Stated exercise 1: Express the records as a JSON list of strings, one string per line with blank lines omitted, starting with the first line of the records and going on through the line that contains "6L38 13H40L45 18H50L53".

Passage given:
----------

Feeney did not respond to a message from the News Service on Tuesday asking about his push for online Lottery authorization. While the House has estimated that its online Lottery language would bring in about $200 million that it would earmark for a new early education and care fund, Feeney’s amendment appears to treat online Lottery revenues the same as current Lottery revenues, which are used for local aid after the Lottery’s expenses are covered.

The Senate has previously supported the idea of online Lottery products -- the branch voted 22-17 in 2016 to add online Lottery authorization to that year’s economic development bill. In that case, the House did not go along and the provision did not survive conference committee talks. But the Senate has changed since then, with most of the turnover involving senators who were in favor of online Lottery in 2016.

There are 23 current senators who voted on the 2016 online Lottery amendment -- 11 were in favor of it and 12, including Senate President Karen Spilka, Ways and Means Committee Chairman Michael Rodrigues and Majority Leader Cynthia Creem, were opposed. Unless some senators have changed their minds, the fate of online Lottery in the economic development bill could be decided by relative newcomers.

“Certainly I’m willing to hear from my colleagues and hear the strengths and advantages and disadvantages,” Spilka told reporters Monday. “Things change constantly, particularly with anything like an online lottery, so we will have some discussions and get a sense from the members where they’re at.”

The Senate is planning to gavel in at 10 a.m. Thursday to get to work on the 631 amendments filed to the economic development bill.

----------

Records provided:
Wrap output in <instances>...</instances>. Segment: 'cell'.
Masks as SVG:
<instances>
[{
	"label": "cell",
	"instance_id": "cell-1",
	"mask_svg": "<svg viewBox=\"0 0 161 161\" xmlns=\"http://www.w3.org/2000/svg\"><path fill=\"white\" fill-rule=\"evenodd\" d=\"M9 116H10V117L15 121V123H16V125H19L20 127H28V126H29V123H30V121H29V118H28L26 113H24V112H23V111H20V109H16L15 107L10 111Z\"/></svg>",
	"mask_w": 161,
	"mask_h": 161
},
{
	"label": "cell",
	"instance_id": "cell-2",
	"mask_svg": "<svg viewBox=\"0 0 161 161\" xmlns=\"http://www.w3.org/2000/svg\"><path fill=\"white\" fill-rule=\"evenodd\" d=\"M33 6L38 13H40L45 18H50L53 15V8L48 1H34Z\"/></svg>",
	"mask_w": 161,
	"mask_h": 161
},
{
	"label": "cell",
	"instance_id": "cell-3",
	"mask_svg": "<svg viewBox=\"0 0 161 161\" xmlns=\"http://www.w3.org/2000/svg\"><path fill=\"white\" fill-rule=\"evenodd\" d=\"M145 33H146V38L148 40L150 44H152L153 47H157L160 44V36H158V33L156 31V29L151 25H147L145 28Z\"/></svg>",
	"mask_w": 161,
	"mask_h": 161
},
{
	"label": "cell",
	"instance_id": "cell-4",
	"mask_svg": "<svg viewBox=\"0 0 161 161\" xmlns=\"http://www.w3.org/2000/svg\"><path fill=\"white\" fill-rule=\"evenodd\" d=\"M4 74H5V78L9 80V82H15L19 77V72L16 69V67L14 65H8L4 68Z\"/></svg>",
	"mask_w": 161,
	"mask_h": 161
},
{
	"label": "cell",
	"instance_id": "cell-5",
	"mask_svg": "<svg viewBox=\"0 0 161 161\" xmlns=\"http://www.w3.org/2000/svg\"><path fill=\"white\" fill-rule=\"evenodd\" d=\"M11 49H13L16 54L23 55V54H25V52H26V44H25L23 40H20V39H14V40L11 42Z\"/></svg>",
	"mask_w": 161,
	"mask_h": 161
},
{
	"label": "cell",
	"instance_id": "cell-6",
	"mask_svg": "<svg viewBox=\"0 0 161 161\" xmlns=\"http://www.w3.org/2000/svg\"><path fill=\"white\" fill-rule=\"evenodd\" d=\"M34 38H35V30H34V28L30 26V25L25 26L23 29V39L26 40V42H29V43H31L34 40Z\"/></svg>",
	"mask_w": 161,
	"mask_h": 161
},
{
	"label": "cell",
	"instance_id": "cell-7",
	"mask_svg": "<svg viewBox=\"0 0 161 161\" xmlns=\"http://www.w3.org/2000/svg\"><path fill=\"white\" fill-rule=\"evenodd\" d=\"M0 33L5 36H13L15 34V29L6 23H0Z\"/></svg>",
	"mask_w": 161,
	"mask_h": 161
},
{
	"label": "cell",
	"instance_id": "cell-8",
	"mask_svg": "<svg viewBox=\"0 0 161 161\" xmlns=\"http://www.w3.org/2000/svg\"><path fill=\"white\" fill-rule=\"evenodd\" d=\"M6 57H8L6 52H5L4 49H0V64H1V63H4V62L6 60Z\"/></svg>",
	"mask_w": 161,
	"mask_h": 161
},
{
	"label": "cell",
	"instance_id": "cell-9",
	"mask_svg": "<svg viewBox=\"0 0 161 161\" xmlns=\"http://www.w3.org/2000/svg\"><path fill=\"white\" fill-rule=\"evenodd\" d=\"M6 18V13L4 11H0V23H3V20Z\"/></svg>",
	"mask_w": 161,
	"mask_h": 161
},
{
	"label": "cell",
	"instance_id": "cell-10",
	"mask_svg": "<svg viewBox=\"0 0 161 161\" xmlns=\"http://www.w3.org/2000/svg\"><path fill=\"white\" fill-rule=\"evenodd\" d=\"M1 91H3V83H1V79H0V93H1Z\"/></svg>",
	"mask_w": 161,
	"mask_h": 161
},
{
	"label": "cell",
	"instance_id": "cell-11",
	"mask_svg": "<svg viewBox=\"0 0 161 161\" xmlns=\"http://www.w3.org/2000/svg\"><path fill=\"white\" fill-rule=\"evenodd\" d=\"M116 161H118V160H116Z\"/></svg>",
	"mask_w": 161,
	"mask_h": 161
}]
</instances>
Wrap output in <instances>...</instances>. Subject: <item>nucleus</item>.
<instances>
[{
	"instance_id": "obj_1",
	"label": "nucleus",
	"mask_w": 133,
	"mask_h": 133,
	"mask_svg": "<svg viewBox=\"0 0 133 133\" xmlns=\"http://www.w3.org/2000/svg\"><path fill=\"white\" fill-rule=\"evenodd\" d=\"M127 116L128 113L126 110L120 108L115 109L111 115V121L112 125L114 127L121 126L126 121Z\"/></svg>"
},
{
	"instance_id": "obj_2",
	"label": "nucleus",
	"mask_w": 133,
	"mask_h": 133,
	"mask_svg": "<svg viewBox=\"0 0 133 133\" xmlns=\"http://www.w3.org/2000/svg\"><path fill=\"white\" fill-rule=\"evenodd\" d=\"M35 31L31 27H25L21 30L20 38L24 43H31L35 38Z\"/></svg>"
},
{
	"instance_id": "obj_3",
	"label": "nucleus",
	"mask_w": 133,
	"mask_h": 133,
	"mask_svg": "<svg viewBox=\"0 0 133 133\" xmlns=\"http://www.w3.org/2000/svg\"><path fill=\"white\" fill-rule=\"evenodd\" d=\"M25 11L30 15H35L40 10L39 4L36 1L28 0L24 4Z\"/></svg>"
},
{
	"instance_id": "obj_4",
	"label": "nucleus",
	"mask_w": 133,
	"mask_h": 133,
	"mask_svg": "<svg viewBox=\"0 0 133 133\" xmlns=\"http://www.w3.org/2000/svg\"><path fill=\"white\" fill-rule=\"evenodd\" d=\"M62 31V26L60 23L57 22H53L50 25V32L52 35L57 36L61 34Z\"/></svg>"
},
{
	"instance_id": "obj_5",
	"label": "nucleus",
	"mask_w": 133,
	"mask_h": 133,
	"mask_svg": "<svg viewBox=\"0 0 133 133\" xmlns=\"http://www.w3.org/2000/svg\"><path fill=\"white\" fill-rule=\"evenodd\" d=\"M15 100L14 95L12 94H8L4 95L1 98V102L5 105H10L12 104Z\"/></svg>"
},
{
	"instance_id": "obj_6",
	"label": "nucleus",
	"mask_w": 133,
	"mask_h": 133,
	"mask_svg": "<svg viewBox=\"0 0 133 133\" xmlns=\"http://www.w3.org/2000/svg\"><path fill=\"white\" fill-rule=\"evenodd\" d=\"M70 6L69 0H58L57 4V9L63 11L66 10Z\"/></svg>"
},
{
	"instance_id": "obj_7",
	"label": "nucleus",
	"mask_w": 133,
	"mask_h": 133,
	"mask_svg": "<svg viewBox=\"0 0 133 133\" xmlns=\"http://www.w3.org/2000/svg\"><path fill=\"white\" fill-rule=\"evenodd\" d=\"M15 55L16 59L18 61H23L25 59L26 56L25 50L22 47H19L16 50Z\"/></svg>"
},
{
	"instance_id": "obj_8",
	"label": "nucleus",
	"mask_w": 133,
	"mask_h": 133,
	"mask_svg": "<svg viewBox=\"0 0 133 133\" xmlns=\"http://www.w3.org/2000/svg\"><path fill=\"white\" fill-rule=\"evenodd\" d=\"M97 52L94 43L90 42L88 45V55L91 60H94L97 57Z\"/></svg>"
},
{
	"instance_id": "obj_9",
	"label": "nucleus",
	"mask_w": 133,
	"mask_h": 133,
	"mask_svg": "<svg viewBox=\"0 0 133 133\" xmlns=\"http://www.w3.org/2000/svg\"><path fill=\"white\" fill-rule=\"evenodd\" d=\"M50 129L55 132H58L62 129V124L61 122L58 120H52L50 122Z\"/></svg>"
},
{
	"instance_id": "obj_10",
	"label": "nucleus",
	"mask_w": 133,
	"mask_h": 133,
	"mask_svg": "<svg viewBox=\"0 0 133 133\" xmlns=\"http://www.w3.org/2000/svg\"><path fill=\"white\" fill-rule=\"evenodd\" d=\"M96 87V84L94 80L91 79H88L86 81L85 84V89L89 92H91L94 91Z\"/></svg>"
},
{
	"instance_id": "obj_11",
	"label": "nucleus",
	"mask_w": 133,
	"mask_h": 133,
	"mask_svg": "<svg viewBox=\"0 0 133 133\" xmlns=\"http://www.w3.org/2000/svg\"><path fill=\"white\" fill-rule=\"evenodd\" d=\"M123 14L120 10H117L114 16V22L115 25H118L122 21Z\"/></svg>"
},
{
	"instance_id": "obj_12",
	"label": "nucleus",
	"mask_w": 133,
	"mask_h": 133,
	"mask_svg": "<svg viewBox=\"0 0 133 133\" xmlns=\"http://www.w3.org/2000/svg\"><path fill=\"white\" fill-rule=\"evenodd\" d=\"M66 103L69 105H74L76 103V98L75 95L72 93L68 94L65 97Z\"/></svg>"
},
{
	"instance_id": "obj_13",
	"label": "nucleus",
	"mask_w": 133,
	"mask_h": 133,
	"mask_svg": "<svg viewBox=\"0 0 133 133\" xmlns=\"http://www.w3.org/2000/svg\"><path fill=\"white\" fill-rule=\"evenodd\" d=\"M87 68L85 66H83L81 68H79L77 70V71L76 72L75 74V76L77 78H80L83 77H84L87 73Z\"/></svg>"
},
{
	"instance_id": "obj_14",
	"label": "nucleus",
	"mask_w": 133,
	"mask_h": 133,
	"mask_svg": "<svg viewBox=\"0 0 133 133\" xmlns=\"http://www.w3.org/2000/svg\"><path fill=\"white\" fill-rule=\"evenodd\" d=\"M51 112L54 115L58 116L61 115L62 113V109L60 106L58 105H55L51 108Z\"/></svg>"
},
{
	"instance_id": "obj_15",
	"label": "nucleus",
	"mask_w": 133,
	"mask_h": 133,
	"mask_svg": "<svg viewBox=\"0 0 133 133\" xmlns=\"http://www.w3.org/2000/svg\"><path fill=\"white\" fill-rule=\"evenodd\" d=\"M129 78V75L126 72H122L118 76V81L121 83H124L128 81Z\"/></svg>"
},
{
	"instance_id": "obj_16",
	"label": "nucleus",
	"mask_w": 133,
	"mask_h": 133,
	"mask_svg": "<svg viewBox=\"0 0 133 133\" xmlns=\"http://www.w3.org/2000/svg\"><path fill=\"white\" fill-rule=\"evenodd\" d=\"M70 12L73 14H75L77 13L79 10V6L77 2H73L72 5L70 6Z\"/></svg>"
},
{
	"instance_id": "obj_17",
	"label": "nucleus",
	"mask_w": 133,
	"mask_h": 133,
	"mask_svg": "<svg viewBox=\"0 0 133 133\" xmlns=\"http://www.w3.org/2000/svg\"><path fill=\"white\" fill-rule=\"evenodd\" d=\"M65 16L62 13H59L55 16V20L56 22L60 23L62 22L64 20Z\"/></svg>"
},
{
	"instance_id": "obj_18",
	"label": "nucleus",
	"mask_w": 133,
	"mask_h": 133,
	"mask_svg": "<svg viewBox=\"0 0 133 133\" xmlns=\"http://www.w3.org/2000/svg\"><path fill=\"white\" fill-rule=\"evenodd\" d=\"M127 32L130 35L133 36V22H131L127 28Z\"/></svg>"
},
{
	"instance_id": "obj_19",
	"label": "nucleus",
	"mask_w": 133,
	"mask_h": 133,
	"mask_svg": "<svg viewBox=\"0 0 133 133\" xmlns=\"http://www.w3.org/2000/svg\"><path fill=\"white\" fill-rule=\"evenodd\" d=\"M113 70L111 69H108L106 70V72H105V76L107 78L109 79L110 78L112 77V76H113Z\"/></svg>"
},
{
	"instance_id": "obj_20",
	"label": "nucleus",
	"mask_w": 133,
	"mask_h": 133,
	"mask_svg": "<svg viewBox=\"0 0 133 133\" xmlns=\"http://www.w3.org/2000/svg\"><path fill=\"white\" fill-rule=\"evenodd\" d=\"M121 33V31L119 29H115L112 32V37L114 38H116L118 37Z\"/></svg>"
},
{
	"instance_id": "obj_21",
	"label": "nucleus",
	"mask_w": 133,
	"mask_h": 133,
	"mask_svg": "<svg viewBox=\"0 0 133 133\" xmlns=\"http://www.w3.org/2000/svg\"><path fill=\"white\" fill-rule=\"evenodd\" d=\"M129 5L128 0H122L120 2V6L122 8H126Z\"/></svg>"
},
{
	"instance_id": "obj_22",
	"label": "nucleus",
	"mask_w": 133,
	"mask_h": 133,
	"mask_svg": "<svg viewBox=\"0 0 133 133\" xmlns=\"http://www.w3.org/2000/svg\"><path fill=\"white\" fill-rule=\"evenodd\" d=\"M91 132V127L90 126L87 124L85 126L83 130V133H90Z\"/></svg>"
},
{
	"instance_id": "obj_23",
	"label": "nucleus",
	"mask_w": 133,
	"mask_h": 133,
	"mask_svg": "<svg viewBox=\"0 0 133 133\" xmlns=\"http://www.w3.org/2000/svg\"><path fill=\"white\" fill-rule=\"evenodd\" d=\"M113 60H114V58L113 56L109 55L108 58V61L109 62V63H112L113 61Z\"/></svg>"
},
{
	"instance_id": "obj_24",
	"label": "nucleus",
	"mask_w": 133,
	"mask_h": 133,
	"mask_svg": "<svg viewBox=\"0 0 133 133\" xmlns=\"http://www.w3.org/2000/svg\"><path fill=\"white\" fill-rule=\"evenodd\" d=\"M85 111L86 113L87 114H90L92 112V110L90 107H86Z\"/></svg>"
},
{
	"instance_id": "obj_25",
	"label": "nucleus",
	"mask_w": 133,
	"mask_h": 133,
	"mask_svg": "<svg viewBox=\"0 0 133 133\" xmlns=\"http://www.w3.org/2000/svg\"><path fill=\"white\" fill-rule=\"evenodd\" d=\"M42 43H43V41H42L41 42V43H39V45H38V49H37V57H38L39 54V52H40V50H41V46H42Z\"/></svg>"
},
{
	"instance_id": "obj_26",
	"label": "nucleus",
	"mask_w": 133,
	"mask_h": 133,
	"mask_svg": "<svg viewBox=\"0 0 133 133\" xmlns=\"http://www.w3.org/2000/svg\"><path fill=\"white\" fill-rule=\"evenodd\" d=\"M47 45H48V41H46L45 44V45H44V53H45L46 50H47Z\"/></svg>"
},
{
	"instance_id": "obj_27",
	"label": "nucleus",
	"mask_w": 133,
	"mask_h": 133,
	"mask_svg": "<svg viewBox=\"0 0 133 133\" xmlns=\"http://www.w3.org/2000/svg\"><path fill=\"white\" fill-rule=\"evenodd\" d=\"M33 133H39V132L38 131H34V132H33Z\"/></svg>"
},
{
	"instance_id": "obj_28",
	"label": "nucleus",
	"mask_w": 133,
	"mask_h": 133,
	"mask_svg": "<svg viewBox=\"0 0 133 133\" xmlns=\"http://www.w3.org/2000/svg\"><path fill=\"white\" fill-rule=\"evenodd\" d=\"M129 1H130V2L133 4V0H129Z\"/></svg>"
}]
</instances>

----------

Stated exercise 2: From the article on online Lottery authorization, extract word for word the stretch starting with "Feeney did not" and going on through "Lottery in 2016.".

Output 1:
[
  "Wrap output in <instances>...</instances>. Segment: 'cell'.",
  "Masks as SVG:",
  "<instances>",
  "[{",
  "\t\"label\": \"cell\",",
  "\t\"instance_id\": \"cell-1\",",
  "\t\"mask_svg\": \"<svg viewBox=\\\"0 0 161 161\\\" xmlns=\\\"http://www.w3.org/2000/svg\\\"><path fill=\\\"white\\\" fill-rule=\\\"evenodd\\\" d=\\\"M9 116H10V117L15 121V123H16V125H19L20 127H28V126H29V123H30V121H29V118H28L26 113H24V112H23V111H20V109H16L15 107L10 111Z\\\"/></svg>\",",
  "\t\"mask_w\": 161,",
  "\t\"mask_h\": 161",
  "},",
  "{",
  "\t\"label\": \"cell\",",
  "\t\"instance_id\": \"cell-2\",",
  "\t\"mask_svg\": \"<svg viewBox=\\\"0 0 161 161\\\" xmlns=\\\"http://www.w3.org/2000/svg\\\"><path fill=\\\"white\\\" fill-rule=\\\"evenodd\\\" d=\\\"M33 6L38 13H40L45 18H50L53 15V8L48 1H34Z\\\"/></svg>\","
]

Output 2:
Feeney did not respond to a message from the News Service on Tuesday asking about his push for online Lottery authorization. While the House has estimated that its online Lottery language would bring in about $200 million that it would earmark for a new early education and care fund, Feeney’s amendment appears to treat online Lottery revenues the same as current Lottery revenues, which are used for local aid after the Lottery’s expenses are covered.

The Senate has previously supported the idea of online Lottery products -- the branch voted 22-17 in 2016 to add online Lottery authorization to that year’s economic development bill. In that case, the House did not go along and the provision did not survive conference committee talks. But the Senate has changed since then, with most of the turnover involving senators who were in favor of online Lottery in 2016.